-- EXTRAIT PROPOSÉ --
Elias Geoffroy, responsable programmes et plaidoyer Maghreb et Moyen-Orient à Action des chrétiens pour l’abolition de la torture (Acat) :

Une nouvelle fois, la France s’illustre par son opacité en matière de vente d’armes : rapport au  parlement lacunaire, audition de la ministre des armées à huis-clôt, absence de tout contrôle parlementaire… Il est temps que la France se mettent au niveau des autres démocraties, en permettant
une plus grande transparence en la matière ainsi qu’un contrôle parlementaire pérenne et efficace, afin d’assurer le respect par la France de ses engagements internationaux. A cet égard, nous espérons que le rapport de la mission d’information sur le contrôle des armements se montrera à la hauteur de nos demandes.

Nada Awad, chargée de plaidoyer international au Cairo Institute for Human Rights Studies :

La France, comme le reste de la communauté internationale, doit mettre fin à toutes les licences et les livraisons d’armes, d’équipements militaires et de munitions à toutes les parties au conflit au Yémen, et plutôt promouvoir la mise en œuvre d’un cessez-le-feu et la protection des civils, ainsi que
la lutte contre l’impunité (accountability) et l’accès à la justice, qui sont des aspects non-négociables de toute paix durable au Yémen.

-- TRAVAIL DEMANDÉ --
1: Reproduisez l'extrait ci-dessus sur les ventes d'armes en commençant aux mots « Elias Geoffroy, responsable » et en vous arrêtant après « de nos demandes. ».
2: Résumez en deux phrases l'extrait ci-dessus sur les ventes d'armes.

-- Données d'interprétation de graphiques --
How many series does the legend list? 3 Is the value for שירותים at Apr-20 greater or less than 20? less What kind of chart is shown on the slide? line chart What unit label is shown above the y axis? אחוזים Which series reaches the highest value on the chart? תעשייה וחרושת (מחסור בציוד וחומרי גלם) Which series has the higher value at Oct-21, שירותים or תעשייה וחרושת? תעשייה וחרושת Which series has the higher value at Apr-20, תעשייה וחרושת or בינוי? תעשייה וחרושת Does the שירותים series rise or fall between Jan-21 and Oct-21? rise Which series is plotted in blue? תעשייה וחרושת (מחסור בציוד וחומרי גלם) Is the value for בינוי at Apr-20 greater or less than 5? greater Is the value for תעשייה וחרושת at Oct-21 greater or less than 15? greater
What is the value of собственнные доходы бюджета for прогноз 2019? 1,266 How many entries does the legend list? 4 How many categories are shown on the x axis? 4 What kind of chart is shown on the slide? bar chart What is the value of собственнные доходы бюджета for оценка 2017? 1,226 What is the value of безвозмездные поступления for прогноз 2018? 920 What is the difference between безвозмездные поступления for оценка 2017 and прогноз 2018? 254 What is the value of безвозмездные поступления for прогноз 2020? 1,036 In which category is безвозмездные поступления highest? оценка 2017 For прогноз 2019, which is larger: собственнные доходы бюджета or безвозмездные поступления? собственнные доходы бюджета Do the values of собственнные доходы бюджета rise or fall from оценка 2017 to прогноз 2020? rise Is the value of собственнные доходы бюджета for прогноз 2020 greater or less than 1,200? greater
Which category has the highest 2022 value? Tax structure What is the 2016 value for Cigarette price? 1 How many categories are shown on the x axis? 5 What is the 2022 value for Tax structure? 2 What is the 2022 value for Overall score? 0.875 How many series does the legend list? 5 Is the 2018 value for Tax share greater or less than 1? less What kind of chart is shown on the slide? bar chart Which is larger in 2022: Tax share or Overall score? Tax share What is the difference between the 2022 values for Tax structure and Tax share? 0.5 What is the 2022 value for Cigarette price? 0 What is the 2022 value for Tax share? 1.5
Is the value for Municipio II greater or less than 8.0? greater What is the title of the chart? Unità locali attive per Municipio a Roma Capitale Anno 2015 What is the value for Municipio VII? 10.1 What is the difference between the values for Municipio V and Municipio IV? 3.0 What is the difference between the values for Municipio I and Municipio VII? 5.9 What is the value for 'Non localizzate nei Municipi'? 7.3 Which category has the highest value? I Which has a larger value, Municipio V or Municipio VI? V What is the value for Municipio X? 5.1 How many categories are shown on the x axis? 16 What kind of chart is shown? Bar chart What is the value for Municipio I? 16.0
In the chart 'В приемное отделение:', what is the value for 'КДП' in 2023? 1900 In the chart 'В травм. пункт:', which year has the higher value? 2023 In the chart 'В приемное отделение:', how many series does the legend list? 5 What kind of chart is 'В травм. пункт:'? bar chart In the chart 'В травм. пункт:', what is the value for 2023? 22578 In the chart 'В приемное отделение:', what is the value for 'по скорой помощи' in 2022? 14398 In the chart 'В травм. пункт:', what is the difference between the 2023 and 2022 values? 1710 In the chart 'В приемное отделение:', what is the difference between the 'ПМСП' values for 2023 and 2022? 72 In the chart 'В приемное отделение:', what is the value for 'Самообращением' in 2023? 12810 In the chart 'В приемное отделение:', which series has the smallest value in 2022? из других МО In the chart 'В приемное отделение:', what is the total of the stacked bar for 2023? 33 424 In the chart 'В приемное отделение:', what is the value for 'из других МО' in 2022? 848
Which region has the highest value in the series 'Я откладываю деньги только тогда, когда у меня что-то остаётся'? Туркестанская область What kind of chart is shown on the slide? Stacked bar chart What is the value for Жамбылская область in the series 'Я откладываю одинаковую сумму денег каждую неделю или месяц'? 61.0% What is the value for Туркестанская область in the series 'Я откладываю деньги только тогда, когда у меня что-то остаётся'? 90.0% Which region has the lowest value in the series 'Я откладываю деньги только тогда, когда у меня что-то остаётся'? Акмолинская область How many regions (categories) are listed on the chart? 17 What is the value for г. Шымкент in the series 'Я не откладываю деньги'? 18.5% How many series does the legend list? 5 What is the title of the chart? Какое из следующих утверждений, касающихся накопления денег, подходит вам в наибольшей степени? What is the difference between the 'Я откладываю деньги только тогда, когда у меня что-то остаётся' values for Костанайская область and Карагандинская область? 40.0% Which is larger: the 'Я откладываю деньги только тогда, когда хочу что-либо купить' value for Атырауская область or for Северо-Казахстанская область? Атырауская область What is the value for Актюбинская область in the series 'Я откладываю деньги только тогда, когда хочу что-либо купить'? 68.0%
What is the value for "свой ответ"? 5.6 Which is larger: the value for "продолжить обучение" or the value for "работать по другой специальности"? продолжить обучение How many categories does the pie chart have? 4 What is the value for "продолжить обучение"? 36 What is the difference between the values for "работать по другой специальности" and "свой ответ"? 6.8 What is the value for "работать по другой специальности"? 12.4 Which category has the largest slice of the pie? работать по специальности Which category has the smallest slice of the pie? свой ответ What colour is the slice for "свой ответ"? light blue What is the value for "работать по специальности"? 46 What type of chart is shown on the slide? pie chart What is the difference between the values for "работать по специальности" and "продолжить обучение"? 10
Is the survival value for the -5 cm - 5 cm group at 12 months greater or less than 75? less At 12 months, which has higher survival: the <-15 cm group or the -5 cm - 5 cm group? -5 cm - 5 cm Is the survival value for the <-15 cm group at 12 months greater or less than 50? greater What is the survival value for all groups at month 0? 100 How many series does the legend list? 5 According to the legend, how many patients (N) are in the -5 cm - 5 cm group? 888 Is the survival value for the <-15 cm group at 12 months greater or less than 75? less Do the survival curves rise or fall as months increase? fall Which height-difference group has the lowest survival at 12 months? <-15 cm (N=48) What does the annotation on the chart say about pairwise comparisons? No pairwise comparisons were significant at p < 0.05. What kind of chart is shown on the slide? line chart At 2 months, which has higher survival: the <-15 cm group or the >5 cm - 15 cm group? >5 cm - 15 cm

-- RÉPONSES ATTENDUES --
1:
Elias Geoffroy, responsable programmes et plaidoyer Maghreb et Moyen-Orient à Action des chrétiens pour l’abolition de la torture (Acat) :

Une nouvelle fois, la France s’illustre par son opacité en matière de vente d’armes : rapport au  parlement lacunaire, audition de la ministre des armées à huis-clôt, absence de tout contrôle parlementaire… Il est temps que la France se mettent au niveau des autres démocraties, en permettant
une plus grande transparence en la matière ainsi qu’un contrôle parlementaire pérenne et efficace, afin d’assurer le respect par la France de ses engagements internationaux. A cet égard, nous espérons que le rapport de la mission d’information sur le contrôle des armements se montrera à la hauteur de nos demandes.

2: Elias Geoffroy, de l'Acat, dénonce l'opacité de la France en matière de vente d'armes et réclame une plus grande transparence ainsi qu'un contrôle parlementaire pérenne et efficace. Nada Awad, du Cairo Institute for Human Rights Studies, demande que la France mette fin aux licences et livraisons d'armes à toutes les parties au conflit au Yémen et promeuve plutôt un cessez-le-feu, la protection des civils, la lutte contre l'impunité et l'accès à la justice.